Set problem A:
From the film review, reproduce the stretch from "Despite the opening" through "grasp on safety.".
Set problem B:
Answer these questions using the film review:
(i) Which actor plays Rebecca?
(ii) In what country is Rebecca offered a guaranteed "safe" photography opportunity?
(iii) What is the elder daughter's research project about?

Source document:
____________________

Despite the opening scene containing more unlikely photojournalist fantasy than authentic introduction to Rebecca's motivation, 1,000 Times Good Night harnesses the potency of her profession as a dramatic focus instead of a mere plot device. Enhanced by stunning images she's taken over the years, many of which are convincing photos despite being shot for the film, director Poppe guides the audience into Rebecca's mind -- and her perspective at the locations -- for a look at the conflict between the necessities of dangerous work and the necessities of being a mother. With that in mind, the journey into Rebecca's perspective also paves the way for elevated dramatics once she learns exactly how her profession has drained the goodness from her family relationships, leading to awkward expressions of Rebecca trying too hard to participate and regain a grasp on safety.

These rich personal scenes might have gone over better with a different lead, because Juliette Binoche's otherwise robust talent comes across as too rigid and detached for the demands that 1,000 Times Good Night places upon her character, forcing the film's concept to succeed around her instead of through her. The passion for photography and family surrounds Rebecca's character through her sacrifices and her need for people to see the areas she's shooting, but Binoche's regular chilly attitude kept me at arm's length from her internal turmoil, forcing me to follow her family's responses to her instead of her own. A bearded and heavy-eyed Nikolaj Coster-Waldau proficiently wears the strain of a husband who constantly anticipates a call about his wife's death or injury, though, which assists those sequences where it's tough to decipher Rebecca's internal thoughts and moods. Perhaps that's intentional at times, rendering an almost soldierly disposition for this mother of two, but it depletes the story's potential when she's forced to choose between a return to active duty or to remain with her family.

Despite the questionable nature of Binoche's performance, 1,000 Times Good Night perseveres on its subtler ambitions of depicting Rebecca's reintegration into her family's life as a permanent fixture, how she's able to curry their favor while dealing with the possible surrender of such a large part of herself. That makes it all the more frustrating to see how director Poppe leads Rebecca's story down such a predictable path once she's offered a guaranteed "safe" photography opportunity in Kenya, in tandem with her elder daughter's research project into Africa. What results is a far more literal and ham-fisted choice between one's call to professional duty and one's dedication to their responsibilities, and the resulting messy domestic drama hinges on Poppe's willingness to push his character into a flawed, complex mental space. Rebecca's waning grasp on safety and the necessity to lend exposure to other people's conflicts should bring things more into focus, but instead it develops into an overblown, skewed snapshot of its promising subjects.

____________________

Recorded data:
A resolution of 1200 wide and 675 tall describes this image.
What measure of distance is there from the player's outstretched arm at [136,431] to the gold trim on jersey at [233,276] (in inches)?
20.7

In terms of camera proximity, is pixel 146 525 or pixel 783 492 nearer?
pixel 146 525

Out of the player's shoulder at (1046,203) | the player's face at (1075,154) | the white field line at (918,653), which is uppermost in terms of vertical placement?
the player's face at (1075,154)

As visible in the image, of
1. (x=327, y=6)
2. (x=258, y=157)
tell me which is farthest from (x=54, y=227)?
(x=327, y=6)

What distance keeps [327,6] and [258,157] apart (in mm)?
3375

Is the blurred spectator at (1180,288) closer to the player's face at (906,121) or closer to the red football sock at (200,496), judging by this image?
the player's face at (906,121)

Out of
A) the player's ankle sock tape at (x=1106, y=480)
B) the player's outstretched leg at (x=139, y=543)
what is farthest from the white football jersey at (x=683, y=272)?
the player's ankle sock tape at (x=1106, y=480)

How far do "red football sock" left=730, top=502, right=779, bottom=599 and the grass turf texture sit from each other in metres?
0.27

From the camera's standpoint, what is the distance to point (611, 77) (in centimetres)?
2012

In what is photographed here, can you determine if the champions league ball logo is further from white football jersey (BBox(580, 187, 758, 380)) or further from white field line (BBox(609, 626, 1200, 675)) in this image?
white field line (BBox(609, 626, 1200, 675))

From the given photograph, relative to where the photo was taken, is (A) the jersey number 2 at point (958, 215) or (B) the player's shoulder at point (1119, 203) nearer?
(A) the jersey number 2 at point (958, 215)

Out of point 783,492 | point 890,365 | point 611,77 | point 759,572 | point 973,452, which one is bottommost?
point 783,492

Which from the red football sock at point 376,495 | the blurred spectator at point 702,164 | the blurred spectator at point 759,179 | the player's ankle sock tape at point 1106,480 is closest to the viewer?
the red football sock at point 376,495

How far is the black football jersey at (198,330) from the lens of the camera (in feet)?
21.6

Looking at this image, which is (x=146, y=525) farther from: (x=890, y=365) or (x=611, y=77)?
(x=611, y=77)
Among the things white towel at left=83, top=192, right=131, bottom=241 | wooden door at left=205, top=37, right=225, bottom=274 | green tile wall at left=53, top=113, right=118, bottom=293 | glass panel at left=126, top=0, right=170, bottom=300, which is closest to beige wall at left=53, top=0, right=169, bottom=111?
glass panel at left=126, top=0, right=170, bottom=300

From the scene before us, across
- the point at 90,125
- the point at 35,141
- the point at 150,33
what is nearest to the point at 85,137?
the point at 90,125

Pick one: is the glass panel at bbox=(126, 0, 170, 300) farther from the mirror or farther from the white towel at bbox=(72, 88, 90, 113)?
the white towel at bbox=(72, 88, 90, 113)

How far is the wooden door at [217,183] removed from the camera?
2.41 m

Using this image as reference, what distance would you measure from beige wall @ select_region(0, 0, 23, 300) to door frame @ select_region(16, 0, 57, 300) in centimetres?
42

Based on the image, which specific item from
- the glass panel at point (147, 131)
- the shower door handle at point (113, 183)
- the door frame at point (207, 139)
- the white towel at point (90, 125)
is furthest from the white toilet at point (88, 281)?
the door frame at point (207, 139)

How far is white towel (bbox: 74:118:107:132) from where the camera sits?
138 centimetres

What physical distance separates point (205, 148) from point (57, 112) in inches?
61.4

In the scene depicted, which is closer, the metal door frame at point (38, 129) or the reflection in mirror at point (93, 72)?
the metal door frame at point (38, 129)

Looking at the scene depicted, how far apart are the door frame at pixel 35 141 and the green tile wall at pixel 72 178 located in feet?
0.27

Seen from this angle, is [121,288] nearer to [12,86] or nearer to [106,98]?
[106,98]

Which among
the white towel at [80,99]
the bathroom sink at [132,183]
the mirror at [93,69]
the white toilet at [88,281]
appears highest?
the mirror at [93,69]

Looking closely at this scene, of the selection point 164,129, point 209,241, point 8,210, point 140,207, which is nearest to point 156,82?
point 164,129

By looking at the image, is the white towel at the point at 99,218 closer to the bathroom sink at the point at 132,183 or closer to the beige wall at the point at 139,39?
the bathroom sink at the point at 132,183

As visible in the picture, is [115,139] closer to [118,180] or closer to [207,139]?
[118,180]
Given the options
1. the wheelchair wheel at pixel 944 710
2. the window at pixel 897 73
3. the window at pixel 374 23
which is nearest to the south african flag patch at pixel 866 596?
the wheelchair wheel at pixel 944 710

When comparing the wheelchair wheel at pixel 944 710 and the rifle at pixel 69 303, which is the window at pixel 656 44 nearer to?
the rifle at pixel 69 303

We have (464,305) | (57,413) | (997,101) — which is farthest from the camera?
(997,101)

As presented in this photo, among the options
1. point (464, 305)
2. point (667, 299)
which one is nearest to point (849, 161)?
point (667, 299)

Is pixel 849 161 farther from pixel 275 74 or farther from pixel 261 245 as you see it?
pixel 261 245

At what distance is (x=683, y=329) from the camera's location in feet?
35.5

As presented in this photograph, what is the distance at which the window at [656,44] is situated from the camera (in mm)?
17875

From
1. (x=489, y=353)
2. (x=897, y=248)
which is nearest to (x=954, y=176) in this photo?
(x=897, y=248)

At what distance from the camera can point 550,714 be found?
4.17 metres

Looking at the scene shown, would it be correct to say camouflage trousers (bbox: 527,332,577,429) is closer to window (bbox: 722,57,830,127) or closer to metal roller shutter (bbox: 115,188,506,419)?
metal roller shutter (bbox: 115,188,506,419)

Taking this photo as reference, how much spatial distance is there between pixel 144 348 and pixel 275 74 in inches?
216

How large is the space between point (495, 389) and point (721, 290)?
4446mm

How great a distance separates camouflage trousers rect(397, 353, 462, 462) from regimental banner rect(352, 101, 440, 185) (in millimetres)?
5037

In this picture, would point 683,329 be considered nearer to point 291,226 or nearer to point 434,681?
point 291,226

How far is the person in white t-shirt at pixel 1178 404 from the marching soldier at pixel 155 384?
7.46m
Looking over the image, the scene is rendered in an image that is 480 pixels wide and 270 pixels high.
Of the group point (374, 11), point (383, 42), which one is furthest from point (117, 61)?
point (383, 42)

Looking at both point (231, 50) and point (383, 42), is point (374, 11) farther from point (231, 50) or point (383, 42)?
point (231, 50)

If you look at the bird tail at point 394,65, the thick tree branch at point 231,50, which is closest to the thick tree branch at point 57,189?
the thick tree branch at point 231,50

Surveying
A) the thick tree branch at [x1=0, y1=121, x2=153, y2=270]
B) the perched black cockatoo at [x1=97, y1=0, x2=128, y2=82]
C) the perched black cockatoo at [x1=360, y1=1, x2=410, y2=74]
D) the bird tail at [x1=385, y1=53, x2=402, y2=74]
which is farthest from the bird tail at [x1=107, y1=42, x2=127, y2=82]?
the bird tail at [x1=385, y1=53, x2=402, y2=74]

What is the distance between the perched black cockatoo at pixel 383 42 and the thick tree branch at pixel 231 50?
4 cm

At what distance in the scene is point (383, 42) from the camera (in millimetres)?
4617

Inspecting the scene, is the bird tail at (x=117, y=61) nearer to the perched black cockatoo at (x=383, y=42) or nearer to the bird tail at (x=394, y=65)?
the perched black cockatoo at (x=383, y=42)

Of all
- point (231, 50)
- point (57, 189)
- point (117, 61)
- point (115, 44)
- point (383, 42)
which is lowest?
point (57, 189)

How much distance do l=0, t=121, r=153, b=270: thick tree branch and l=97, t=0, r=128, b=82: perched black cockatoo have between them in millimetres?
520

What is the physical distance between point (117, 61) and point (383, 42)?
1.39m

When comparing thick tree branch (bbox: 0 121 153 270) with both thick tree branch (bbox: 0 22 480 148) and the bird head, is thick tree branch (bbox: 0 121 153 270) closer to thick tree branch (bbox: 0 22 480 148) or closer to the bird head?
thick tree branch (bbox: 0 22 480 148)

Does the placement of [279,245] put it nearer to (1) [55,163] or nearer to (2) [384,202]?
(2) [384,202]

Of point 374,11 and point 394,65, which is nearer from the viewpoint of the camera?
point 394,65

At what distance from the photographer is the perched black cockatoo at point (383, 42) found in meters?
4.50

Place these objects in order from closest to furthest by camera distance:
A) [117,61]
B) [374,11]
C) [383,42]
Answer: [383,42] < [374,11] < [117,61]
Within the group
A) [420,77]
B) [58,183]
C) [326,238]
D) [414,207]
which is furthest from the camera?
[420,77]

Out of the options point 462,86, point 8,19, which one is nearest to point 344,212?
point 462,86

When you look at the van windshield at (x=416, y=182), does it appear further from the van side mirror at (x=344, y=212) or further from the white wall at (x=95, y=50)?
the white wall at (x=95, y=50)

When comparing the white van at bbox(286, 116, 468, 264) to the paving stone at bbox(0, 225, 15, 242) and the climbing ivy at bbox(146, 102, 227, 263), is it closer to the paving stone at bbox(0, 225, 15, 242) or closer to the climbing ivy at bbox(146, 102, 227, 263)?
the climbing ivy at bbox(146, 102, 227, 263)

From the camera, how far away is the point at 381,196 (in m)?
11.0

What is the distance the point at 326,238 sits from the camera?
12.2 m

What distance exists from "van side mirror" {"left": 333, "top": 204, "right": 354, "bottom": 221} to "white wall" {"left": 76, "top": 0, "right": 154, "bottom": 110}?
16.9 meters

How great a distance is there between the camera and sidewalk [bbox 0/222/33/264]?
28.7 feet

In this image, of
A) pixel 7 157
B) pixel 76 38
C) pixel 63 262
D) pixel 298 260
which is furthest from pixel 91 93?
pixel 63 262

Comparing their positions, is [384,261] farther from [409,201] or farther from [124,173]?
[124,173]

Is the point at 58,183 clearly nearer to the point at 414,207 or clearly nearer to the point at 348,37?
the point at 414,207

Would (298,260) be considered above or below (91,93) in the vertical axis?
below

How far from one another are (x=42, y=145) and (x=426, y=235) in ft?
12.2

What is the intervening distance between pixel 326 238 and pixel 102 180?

____________________

Task output A:
Despite the opening scene containing more unlikely photojournalist fantasy than authentic introduction to Rebecca's motivation, 1,000 Times Good Night harnesses the potency of her profession as a dramatic focus instead of a mere plot device. Enhanced by stunning images she's taken over the years, many of which are convincing photos despite being shot for the film, director Poppe guides the audience into Rebecca's mind -- and her perspective at the locations -- for a look at the conflict between the necessities of dangerous work and the necessities of being a mother. With that in mind, the journey into Rebecca's perspective also paves the way for elevated dramatics once she learns exactly how her profession has drained the goodness from her family relationships, leading to awkward expressions of Rebecca trying too hard to participate and regain a grasp on safety.

Task output B:
(i) Juliette Binoche
(ii) Kenya
(iii) Africa